Her defeat in the quarter-finals meant she came home empty handed. She talks about the fact that no one in her country respects her because she doesn’t have an Olympic medal to her name, despite the fact that no woman in India (a country of 1.3 billion people) has ever won an Olympic gold medal.

“In our country girls have big dreams, and big ambitions, but are held back by fear.” Kumari explains. And she’s right. Less that 1% of girls play organised sports in India.

Throughout the film, it is abundantly clear that she is incredibly uncomfortable with the media attention and press she has to do as a result of her talent. Awkward, shy and embarrassed of the attention she receives, there is an obvious ongoing struggle. Yet, there is an unwavering focus that has emerged and at the heart of her story is a contradiction to her shyness and modesty. “I always wanted to do something that got me noticed. So people would recognise me and say, ‘That’s Deepika”.

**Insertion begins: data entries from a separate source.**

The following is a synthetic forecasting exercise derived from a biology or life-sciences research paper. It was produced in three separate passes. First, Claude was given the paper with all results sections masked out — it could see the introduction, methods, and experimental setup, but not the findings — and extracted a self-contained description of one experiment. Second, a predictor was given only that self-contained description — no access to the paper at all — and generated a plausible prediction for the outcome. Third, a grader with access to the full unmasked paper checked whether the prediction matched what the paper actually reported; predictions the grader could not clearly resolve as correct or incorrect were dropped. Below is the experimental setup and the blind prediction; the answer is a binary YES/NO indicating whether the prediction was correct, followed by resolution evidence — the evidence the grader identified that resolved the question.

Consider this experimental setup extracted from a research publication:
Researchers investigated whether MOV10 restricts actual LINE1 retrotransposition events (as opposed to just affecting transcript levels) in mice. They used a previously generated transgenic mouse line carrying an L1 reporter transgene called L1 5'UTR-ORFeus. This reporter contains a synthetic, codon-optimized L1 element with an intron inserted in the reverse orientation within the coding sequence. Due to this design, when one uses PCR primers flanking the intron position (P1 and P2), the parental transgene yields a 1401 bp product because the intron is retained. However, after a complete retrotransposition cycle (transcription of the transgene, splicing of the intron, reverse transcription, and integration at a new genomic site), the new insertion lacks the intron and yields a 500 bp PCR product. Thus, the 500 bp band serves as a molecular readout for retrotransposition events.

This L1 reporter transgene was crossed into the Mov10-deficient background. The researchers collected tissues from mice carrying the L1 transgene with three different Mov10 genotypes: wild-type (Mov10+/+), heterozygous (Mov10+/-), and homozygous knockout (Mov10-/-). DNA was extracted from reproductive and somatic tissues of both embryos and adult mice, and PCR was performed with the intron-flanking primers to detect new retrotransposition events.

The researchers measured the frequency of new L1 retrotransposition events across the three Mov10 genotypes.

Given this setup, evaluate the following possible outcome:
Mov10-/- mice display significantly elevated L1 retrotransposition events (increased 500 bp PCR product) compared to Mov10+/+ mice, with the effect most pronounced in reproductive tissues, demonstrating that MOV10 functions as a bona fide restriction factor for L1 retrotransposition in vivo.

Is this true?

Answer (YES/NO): NO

Since Rio, an elite archery academy is being built in Jamshedpur and Kumari has Tokyo 2020 in her sights. She revisits her old academy to speak to the group of girls giddy with excitement at her visit. She is the example and inspiration to them that didn’t exist for her, but while they already see her as a hero, it may well take Olympic gold – something billions haven’t managed before her – to convince a patriarchal society of the same.

Ladies First is available now on Netflix.